::: Source extract :::
I'll try to simplify it.

The video game = movie, painting, song, etc.
The gamer = the viewer, listener, etc.
The product of gaming = something these other arts can't really provide a comparison for
 
Vinci said:
From my perspective - and yes, I'm likely going to get ripped to hell and back for this

Serious question: if you know that what you're saying is unsupportable and essentially foolish... why still say it?

Art, within this perspective, is not created for the sake of or with any inherent desire of selling what one creates.

Do you actually know anyone who makes a living as an artist? If so, do you go around telling them that no, they actually just make a living as a designer because they're creating works for sale?

Yes, charlequin, some might use this distinction to dismiss one or the other; but that's not me. I don't see anything wrong in design or art. They're just different under this viewpoint, and neither is more valuable than the other.

Again, see my "hardcore/casual" analogy. Someone might like "both" "types" of games, but the very act of legitimizing the distinction as something real (rather than as an explanation of a complex dynamic so ultra-simplified as to be completely useless) is innately destructive to any real attempt to discuss or analyze.

Some viewpoints are simply not particularly valuable. The viewpoint that art can be meaningfully identified as separate from "not art" by the intent of its author, the monetary incentive for its creation, or the form and genre it takes is one such viewpoint -- something that's been utterly demolished through repeated demonstrations over the last 100 years and which has almost no value in discussing art as it actually exists and is practiced in the modern world.
::: Extracted material :::
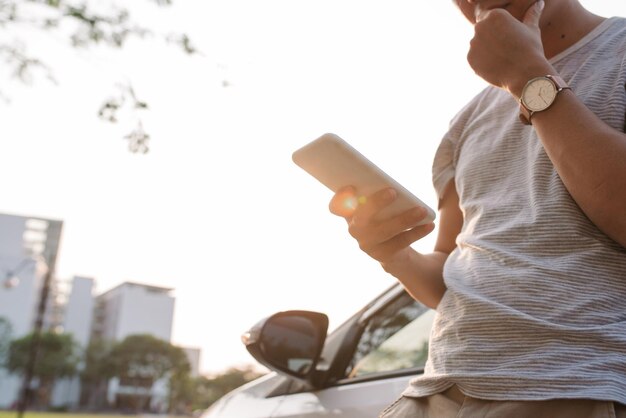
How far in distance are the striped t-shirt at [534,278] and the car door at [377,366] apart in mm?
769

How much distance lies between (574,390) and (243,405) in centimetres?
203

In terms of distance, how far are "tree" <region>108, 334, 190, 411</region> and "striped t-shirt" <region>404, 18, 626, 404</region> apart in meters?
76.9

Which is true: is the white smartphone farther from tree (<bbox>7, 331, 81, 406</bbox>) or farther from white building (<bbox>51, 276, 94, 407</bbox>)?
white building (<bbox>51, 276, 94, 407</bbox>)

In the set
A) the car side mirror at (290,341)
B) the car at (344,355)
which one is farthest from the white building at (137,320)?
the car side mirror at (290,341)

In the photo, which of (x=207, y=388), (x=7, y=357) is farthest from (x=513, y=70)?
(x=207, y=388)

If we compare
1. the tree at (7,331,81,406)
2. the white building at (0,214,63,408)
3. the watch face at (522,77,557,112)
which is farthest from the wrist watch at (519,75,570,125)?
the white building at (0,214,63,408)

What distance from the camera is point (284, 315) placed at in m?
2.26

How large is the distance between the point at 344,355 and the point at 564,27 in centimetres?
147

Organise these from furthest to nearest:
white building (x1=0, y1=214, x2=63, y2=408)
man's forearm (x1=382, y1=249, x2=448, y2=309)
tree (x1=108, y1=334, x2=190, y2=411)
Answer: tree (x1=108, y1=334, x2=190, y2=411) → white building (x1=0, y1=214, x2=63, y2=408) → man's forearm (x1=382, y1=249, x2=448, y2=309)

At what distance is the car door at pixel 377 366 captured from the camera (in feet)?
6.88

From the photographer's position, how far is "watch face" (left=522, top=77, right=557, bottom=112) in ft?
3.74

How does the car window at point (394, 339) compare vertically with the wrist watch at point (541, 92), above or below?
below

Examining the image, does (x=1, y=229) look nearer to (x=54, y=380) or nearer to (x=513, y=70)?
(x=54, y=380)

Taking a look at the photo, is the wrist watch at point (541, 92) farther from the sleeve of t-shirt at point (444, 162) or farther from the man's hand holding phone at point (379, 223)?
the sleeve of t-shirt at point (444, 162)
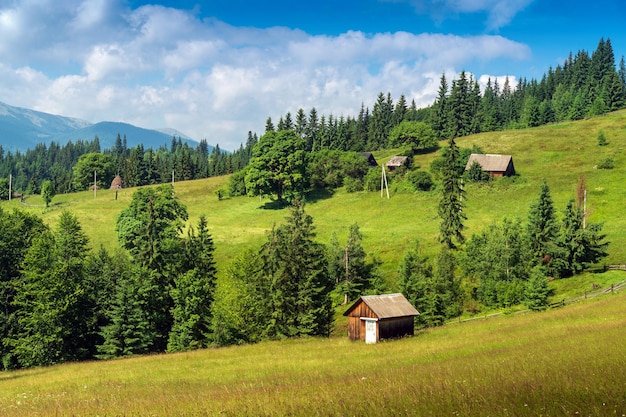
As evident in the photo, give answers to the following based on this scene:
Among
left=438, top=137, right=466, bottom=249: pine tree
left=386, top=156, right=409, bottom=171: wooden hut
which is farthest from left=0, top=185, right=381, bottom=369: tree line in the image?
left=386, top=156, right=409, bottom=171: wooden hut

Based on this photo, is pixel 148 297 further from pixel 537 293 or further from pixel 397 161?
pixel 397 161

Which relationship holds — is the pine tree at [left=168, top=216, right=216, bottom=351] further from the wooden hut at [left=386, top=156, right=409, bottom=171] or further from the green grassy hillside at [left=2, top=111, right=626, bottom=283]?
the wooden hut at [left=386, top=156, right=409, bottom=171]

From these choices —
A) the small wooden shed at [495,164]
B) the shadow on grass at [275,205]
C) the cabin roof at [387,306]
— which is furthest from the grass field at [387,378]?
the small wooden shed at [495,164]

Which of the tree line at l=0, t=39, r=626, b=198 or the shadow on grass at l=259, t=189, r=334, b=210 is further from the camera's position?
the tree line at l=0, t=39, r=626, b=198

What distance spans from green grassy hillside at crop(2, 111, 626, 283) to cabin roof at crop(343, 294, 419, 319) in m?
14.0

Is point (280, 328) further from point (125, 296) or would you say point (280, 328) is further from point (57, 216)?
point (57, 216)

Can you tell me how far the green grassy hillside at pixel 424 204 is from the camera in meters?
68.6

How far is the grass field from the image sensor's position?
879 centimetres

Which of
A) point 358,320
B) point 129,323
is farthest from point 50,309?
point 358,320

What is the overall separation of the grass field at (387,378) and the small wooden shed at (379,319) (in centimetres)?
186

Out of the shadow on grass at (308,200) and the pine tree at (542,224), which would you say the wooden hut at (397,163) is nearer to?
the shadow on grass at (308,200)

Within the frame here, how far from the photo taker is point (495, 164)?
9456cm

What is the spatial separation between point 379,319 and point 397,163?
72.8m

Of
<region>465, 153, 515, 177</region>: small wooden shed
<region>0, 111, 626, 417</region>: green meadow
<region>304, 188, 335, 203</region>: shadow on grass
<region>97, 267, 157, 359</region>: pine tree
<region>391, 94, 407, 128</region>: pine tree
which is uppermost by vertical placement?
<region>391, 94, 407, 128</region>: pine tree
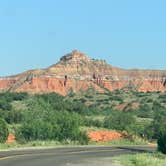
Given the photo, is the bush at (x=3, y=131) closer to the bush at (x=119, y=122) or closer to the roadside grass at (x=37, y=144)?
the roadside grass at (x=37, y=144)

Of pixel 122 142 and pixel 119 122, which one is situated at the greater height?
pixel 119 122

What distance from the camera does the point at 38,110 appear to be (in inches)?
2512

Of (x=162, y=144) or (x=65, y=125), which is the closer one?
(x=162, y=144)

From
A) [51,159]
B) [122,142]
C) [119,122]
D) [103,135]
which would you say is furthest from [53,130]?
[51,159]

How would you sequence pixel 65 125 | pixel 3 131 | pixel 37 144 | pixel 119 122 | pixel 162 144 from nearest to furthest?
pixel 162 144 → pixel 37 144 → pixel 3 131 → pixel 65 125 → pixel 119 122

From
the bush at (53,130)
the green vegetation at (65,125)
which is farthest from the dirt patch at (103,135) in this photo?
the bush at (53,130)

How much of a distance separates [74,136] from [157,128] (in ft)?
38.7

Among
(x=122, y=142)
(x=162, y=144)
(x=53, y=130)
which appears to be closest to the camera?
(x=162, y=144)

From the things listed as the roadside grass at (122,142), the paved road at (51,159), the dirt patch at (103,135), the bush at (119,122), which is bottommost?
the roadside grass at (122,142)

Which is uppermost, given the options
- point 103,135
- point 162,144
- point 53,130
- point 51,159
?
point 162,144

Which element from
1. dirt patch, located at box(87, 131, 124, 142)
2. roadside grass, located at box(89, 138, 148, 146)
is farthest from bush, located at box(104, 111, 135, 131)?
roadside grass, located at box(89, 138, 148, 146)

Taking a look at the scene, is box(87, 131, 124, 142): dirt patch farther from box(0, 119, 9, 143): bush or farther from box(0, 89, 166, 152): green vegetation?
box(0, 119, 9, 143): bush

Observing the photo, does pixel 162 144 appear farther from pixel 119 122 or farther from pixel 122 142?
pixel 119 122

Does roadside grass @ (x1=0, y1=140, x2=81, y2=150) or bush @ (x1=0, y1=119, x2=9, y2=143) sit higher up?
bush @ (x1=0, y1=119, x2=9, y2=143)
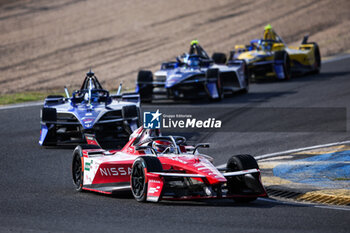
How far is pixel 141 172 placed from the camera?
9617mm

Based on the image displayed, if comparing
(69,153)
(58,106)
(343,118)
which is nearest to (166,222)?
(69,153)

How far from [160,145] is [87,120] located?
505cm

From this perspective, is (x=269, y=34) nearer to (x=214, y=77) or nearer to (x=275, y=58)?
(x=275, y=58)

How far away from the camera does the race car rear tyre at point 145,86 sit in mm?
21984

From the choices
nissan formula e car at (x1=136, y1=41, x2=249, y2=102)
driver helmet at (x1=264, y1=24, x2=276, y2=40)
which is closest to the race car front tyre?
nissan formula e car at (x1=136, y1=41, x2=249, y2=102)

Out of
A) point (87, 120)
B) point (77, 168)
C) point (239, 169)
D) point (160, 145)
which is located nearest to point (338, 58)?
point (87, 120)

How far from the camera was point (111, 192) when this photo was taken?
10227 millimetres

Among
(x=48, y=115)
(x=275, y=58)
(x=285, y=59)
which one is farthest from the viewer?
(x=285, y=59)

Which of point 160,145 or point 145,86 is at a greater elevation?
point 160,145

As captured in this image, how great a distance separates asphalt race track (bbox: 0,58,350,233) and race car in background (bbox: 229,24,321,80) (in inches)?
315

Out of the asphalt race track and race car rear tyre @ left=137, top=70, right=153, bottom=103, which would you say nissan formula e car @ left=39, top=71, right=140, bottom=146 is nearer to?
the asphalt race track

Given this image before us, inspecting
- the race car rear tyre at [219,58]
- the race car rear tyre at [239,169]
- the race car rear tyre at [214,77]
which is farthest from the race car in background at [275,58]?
:::
From the text above on video games as art, extract everything from "The gamer = the" down to "works for sale?".

▸ **Solution for this exercise**
The gamer = the viewer, listener, etc.
The product of gaming = something these other arts can't really provide a comparison for
 
Vinci said:
From my perspective - and yes, I'm likely going to get ripped to hell and back for this

Serious question: if you know that what you're saying is unsupportable and essentially foolish... why still say it?

Art, within this perspective, is not created for the sake of or with any inherent desire of selling what one creates.

Do you actually know anyone who makes a living as an artist? If so, do you go around telling them that no, they actually just make a living as a designer because they're creating works for sale?